Coolidge glared coldly at the groaning former vice chairman and said to the stunned board,
"It was in this very room that you all pushed me.
You said Leo's current success was just temporary—just because of America's failure in the Far East.
You told me the real winners would be us—because we had the atomic bomb.
You said it was the perfect time to buy in!"
He kicked the fallen old man again.
"I disagreed, and YOU insisted!
You said Leo was finished—that if his rivals took his businesses in Central America, we'd never compete with Morgan, DuPont, and the Wall Street sharks!"
The old man looked up, eyes full of grievance, but before he could speak, Coolidge kicked him again—knocking him out cold.
That shut everyone up.
No one dared meet Coolidge's furious gaze.

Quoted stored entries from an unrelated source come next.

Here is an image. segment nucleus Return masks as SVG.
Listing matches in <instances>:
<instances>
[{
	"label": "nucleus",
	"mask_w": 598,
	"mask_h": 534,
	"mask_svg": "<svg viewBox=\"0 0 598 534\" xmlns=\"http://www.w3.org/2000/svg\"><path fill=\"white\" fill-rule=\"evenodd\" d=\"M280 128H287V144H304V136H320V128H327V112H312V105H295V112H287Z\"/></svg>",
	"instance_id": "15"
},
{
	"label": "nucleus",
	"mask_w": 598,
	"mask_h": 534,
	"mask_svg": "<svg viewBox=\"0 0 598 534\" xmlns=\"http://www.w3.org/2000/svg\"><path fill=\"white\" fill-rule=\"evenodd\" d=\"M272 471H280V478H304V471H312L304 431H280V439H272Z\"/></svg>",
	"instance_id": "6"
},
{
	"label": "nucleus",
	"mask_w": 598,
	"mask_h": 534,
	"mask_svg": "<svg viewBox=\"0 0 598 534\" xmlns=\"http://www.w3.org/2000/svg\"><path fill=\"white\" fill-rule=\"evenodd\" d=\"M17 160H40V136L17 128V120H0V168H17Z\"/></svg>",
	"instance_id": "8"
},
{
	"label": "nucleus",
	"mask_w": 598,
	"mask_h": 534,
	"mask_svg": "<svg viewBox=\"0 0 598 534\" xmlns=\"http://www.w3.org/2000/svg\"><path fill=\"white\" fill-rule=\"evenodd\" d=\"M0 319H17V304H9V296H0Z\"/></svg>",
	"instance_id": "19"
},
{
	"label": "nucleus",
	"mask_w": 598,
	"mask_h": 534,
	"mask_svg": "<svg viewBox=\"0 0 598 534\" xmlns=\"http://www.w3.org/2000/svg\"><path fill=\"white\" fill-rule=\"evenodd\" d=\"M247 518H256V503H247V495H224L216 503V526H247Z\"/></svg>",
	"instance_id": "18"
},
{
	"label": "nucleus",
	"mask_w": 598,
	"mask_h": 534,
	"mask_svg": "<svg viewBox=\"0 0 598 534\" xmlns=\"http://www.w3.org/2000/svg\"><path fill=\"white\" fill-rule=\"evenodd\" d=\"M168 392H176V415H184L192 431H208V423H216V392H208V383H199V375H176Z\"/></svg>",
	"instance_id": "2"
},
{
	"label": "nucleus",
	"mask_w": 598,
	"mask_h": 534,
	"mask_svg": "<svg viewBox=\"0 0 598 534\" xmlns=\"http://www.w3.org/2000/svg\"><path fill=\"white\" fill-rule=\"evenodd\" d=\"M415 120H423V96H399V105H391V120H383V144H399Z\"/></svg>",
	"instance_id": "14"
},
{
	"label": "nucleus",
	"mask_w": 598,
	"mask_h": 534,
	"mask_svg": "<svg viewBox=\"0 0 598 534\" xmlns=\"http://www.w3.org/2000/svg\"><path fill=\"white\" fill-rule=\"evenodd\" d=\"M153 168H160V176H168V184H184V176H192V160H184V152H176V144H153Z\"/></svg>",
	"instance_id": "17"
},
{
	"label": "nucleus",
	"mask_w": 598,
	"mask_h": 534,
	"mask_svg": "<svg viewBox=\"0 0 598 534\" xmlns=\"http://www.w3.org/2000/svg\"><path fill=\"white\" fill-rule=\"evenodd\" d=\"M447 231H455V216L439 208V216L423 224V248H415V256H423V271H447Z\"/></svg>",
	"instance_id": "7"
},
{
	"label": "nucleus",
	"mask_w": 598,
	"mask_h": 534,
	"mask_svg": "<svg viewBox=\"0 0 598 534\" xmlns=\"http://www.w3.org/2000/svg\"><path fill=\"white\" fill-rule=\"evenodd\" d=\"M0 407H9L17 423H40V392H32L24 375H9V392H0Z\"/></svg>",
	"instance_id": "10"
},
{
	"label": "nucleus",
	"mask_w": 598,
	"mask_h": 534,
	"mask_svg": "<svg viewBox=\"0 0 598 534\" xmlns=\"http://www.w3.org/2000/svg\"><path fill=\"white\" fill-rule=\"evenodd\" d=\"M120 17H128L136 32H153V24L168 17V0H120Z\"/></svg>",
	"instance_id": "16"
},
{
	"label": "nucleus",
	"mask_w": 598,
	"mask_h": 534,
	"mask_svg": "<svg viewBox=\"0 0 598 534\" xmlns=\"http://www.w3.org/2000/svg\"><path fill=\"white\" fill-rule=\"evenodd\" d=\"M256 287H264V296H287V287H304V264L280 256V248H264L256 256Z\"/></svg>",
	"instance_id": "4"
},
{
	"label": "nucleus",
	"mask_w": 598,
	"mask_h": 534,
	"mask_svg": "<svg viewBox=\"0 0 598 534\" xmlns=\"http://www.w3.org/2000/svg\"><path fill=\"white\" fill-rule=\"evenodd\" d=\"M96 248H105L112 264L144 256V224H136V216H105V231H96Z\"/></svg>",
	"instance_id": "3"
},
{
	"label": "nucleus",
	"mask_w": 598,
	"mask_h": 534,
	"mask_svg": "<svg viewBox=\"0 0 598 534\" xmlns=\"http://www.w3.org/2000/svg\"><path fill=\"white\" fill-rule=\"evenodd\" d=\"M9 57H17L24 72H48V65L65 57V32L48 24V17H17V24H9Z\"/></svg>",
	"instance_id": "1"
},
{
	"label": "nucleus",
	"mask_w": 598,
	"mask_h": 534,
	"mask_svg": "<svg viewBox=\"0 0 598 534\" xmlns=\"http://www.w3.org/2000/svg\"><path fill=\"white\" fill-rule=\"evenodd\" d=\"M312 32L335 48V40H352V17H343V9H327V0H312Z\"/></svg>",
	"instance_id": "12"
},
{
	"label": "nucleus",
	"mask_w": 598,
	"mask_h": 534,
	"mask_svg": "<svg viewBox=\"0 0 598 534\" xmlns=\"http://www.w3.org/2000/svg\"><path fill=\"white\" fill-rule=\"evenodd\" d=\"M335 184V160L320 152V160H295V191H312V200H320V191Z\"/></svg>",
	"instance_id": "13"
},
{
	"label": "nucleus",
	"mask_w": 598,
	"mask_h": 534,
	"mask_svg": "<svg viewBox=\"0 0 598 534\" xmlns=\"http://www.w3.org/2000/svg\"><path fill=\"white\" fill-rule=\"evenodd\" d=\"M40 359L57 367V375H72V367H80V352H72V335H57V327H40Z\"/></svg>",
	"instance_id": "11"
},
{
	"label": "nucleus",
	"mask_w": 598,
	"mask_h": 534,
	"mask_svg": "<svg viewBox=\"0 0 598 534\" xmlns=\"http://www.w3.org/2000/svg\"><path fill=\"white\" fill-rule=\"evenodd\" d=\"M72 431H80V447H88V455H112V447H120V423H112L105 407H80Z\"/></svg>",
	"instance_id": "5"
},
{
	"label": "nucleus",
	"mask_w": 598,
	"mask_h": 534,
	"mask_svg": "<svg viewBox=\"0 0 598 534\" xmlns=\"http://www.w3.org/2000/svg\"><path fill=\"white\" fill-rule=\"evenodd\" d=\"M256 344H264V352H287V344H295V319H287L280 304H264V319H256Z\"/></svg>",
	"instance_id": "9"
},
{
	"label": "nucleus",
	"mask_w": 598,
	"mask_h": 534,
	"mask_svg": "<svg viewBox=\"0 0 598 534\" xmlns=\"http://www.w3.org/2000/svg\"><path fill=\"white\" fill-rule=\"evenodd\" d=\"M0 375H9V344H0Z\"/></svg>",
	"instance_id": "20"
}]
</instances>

Satisfied, he nodded slowly.
"This strategy wasn't wrong," he declared. "The real problem was the Dulles brothers.
We misjudged them.
They were supposed to manage our Central American operations.
But they've been pocketing our annual $1 million military investment.
Today's main agenda is to kick those two traitors out of United Fruit."
Every director's eyes widened.
No wonder Coolidge had become chairman—his shamelessness was unmatched.
Everyone knew—the fallen vice chairman and the Dulles brothers were his closest allies.
None of them would have dared propose buying out Leo without Coolidge's nod.
And everyone also knew exactly whose pocket that missing million had ended up in.
Yet here he was, clean as a whistle, using this fiasco to purge potential rivals.
Shameless? Beyond measure.
But though the board hated his guts, no one wanted to end up like the unconscious vice chairman—or the soon-to-be-exiled Dulles brothers.
So, the board voted unanimously in favor.
Coolidge was a cunning fox.
With his rivals ousted, he redistributed their assets among the remaining members.
Everyone got a slice of the pie.
They all knew United Fruit was becoming the Coolidge family's private empire—
but as long as the dividends kept coming, who cared?
The meeting lasted all afternoon.
By sunset, Coolidge finally returned to his Boston mansion.
His wife and children awaited him.
But as he stepped into the dining hall, he noticed something odd—
the food on the table had been cooked by his wife herself.
Surprised, he smiled.
"What's the occasion? I can't remember the last time you cooked."
His wife gave a wry smile.
"I thought I'd remind you what my cooking tastes like.
Otherwise, you'll only remember the flavors from your other houses."
Coolidge's anger flared, but seeing his children's hopeful faces, he forced a smile.
"All right then. Let's see if your cooking can beat the chefs from my other homes."